Re: Escaped characters in RDF-1.1 N-Triples literals for Canonical documents from Peter Ansell on 2013-11-18 (public-rdf-comments@w3.org from November 2013)

From: Peter Ansell <ansell.peter@gmail.com>
Date: Tue, 19 Nov 2013 10:27:33 +1100
To: Andy Seaborne <andy@apache.org>
Cc: "public-rdf-comments@w3.org" <public-rdf-comments@w3.org>, michel dumontier <michel.dumontier@gmail.com>
Message-ID: <CAGYFOCQ98amjXBxm+GXPNkHL7VXEoy9=KvmaGng6uqJ3NcRM0Q@mail.gmail.com>
On 18 November 2013 22:09, Andy Seaborne <andy@apache.org> wrote:
> On 17/11/13 22:50, Peter Ansell wrote:
>>
>> The Conformance section (Section 4) of the RDF-1.1 N-Triples Candidate
>> Recommendation (05 November 2013) specifies that for a canonical
>> document [1] :
>>
>>      "Characters not allowed directly in STRING_LITERAL_QUOTE (U+0022,
>> U+005C, U+000A, U+000D) MUST use ECHAR not UCHAR. "
>>
>> However, the escape sequences in ECHAR do not seem to include U+005C "\"
>> [2]:
>>
>>      [153s] ECHAR ::= '\' [tbnrf"']
>>
>> That is, ECHAR defines escapes for \t \b \n \r \f \" \' , but it
>> doesn't appear that \\ is allowed for in that grammar. It could be
>> escaped using UCHAR as \u005C, but that seems to violate the canonical
>> rule that specifically mentions it.
>>
>> In addition, is it intentional that the list of characters mentioned
>> in the canonical section [1] does not include all of the characters
>> with escapes defined in ECHAR [2]? Should the characters that appear
>> in ECHAR [2] but not in the list in [1] be escaped using UCHAR in
>> Canonical documents or be represented using their raw UTF-8 values.
>>
>> Cheers,
>>
>> Peter
>>
>> [1] http://www.w3.org/TR/2013/CR-n-triples-20131105/#conformance
>> [2]
>> http://www.w3.org/TR/2013/CR-n-triples-20131105/#grammar-production-ECHAR
>>
>
> Hi Peter,
>
> Thanks for pointing that out.  It looks a systematic bug in the tool chain
> that we failed to squash.
>
> I've recorded it on the WG comments:
>
> http://www.w3.org/2011/rdf-wg/wiki/CR_Comments
>
> This is not a formal response to your comment.
>
> I have fixed the documents (which is all subject to WG approval) as follows
> and if you are satisfied, please do send an early confirmation of dealing
> with your comment to your satisfaction.

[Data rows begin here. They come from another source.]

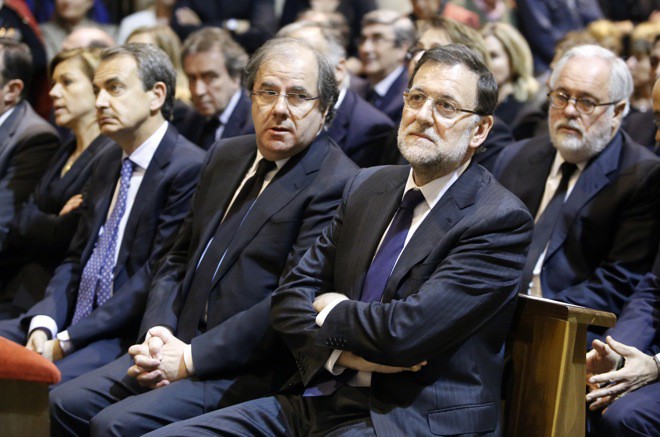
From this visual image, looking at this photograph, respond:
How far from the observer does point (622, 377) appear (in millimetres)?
3016

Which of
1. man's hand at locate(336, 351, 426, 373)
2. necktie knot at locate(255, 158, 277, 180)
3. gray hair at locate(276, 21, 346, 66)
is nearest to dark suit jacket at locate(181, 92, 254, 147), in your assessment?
gray hair at locate(276, 21, 346, 66)

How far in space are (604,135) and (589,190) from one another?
272mm

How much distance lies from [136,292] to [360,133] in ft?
5.08

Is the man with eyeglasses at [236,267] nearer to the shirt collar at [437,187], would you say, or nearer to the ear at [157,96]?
the shirt collar at [437,187]

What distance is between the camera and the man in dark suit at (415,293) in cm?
265

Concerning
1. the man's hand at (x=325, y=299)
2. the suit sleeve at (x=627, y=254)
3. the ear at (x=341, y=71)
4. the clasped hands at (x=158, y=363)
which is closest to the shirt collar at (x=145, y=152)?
the clasped hands at (x=158, y=363)

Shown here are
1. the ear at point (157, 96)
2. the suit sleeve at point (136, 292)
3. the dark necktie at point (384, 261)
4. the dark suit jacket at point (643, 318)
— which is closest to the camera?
the dark necktie at point (384, 261)

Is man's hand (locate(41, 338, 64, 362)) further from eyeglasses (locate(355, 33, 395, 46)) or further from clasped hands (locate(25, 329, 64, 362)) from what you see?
eyeglasses (locate(355, 33, 395, 46))

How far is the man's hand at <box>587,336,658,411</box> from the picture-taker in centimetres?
301

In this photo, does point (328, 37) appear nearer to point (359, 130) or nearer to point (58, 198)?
point (359, 130)

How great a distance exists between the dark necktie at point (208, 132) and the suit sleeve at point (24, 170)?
95cm

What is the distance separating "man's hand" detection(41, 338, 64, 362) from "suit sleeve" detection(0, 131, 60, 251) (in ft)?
3.40

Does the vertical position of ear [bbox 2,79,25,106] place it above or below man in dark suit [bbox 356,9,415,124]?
below

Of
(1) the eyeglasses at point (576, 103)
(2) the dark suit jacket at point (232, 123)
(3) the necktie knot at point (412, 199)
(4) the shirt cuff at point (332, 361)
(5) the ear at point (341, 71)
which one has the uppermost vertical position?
(1) the eyeglasses at point (576, 103)
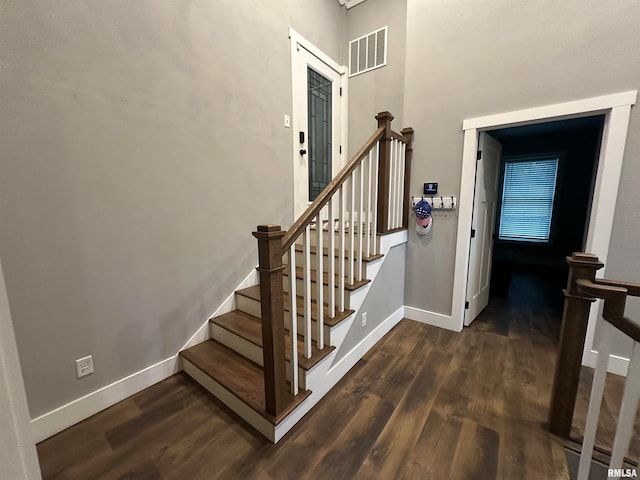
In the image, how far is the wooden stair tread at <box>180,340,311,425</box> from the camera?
1.55m

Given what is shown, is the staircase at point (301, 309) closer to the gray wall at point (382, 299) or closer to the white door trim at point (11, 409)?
the gray wall at point (382, 299)

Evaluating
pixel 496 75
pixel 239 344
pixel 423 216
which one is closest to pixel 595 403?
pixel 423 216

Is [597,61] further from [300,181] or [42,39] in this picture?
[42,39]

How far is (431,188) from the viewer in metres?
2.62

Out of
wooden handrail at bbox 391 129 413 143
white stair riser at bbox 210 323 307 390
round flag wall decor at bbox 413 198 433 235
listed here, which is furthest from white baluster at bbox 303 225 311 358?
round flag wall decor at bbox 413 198 433 235

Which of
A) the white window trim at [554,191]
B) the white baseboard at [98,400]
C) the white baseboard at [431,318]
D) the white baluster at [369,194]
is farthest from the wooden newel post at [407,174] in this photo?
the white window trim at [554,191]

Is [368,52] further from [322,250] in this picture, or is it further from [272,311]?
[272,311]

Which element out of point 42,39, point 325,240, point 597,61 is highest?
point 597,61

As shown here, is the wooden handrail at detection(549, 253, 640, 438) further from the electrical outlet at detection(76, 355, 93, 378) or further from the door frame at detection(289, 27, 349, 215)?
the electrical outlet at detection(76, 355, 93, 378)

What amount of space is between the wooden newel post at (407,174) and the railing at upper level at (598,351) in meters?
1.49

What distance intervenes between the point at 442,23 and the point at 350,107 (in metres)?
1.27

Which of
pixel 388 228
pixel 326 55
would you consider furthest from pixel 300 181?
pixel 326 55

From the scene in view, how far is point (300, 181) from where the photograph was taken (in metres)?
2.95

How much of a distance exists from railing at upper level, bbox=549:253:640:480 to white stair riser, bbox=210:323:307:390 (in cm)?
139
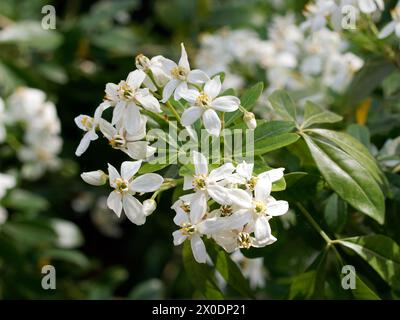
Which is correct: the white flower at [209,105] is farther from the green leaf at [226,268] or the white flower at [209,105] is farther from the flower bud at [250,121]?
the green leaf at [226,268]

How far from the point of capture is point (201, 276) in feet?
4.73

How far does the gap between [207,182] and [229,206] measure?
61 mm

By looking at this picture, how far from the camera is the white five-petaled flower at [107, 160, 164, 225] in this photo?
124 centimetres

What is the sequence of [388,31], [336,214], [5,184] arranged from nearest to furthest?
[336,214] → [388,31] → [5,184]

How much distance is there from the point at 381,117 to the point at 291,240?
1.39 feet

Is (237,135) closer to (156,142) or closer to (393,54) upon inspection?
(156,142)

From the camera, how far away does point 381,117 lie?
1.87 metres

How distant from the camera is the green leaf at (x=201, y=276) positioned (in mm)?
1427

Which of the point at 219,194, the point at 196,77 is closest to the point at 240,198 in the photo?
the point at 219,194

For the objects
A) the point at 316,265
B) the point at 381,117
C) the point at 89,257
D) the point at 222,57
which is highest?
→ the point at 222,57

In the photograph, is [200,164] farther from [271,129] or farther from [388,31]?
[388,31]

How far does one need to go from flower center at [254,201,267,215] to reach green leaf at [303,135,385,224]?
20cm
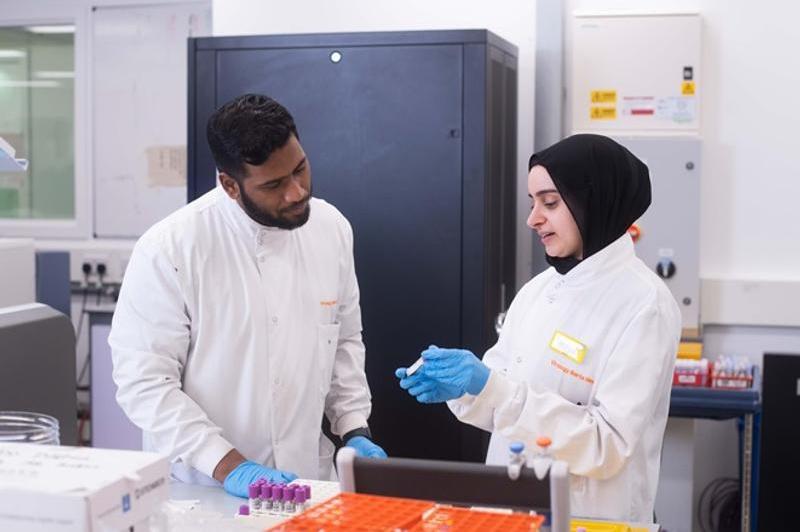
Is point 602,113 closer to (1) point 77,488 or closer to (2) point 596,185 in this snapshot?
(2) point 596,185

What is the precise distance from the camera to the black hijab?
189 centimetres

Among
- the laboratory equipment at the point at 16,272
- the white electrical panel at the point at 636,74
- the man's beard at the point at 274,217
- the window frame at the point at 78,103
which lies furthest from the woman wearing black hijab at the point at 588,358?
the window frame at the point at 78,103

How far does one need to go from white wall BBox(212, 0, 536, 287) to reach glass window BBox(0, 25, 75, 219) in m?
1.16

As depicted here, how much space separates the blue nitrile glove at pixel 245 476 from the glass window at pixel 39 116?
291 cm

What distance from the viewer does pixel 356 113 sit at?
3004 mm

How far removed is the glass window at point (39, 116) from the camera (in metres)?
4.59

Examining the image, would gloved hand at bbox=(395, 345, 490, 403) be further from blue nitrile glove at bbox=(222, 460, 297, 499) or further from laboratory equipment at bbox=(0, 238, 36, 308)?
laboratory equipment at bbox=(0, 238, 36, 308)

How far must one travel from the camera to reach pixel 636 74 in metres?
3.40

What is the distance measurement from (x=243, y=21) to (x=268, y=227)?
5.66ft

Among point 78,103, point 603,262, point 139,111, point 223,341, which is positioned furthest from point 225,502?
point 78,103

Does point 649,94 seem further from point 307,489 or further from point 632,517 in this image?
point 307,489

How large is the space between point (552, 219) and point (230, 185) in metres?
0.64

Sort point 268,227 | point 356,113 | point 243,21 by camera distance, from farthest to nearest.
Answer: point 243,21 < point 356,113 < point 268,227

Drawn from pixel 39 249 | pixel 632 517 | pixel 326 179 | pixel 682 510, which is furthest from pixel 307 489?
pixel 39 249
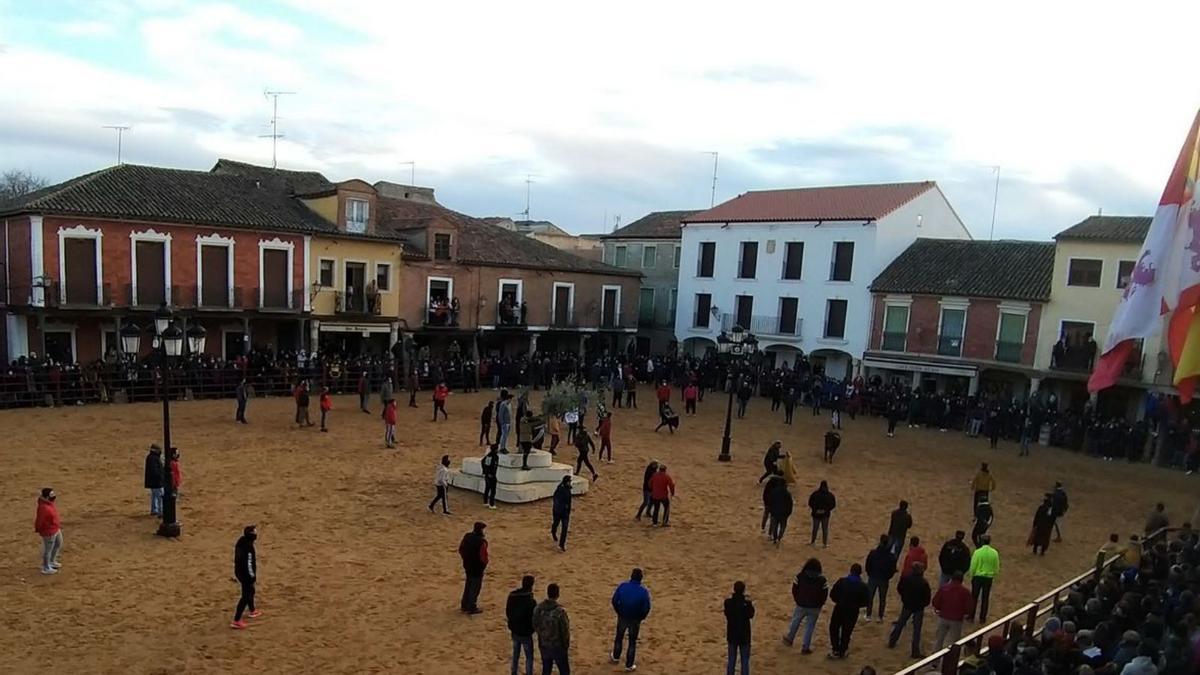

The removal of the single quote from ECHAR for N-Triples and N-Quads
again complicates matters a little, as it requires going backwards,
essentially, to what the previous specifications had. The reason I was
looking into the grammar yesterday was to make Sesame able to parse
RDF-1.1 N-Triples Candidate Recommendation documents that include
escaped single quotes \' , as Michel Dumontier had already started
escaping single quotes for upcoming Bio2RDF N-Triples and N-Quads data
dumps based on the respective Candidate Recommendations. The previous
Sesame parsers failed as they were fairly strict to the RDF Test Cases
specification where there was a single way to represent each
character. I made the change in Git to allow future Sesame releases to
parse N-Triples documents that use \'.

However I am not sure now whether I should remove that support before
it appears in a Sesame release and is relied on by users, given that
it will not appear in the next version--and the final version--of the
specification. The alternative is to examine whether it is simpler to
keep support for \' in the grammar as a useful addition for
compatibility with Turtle/TriG/SPARQL, even though it is not strictly
necessary given that only double quotes are used for surrounding
literals in N-Triples/N-Quads.

> Changes:
>
> N-Triples and N-Quads:
>
> ECHAR   ::=     '\' [tbnrf"\]
>
> which does not include ' because strings can't use '-quoting in N-Triples
> and N-Quads and there is a desire to minimise the number of ways of writing
> the same thing.

That is fair, and it was the previous method before the Candidate
Recommendations were published, so it is not without precedent.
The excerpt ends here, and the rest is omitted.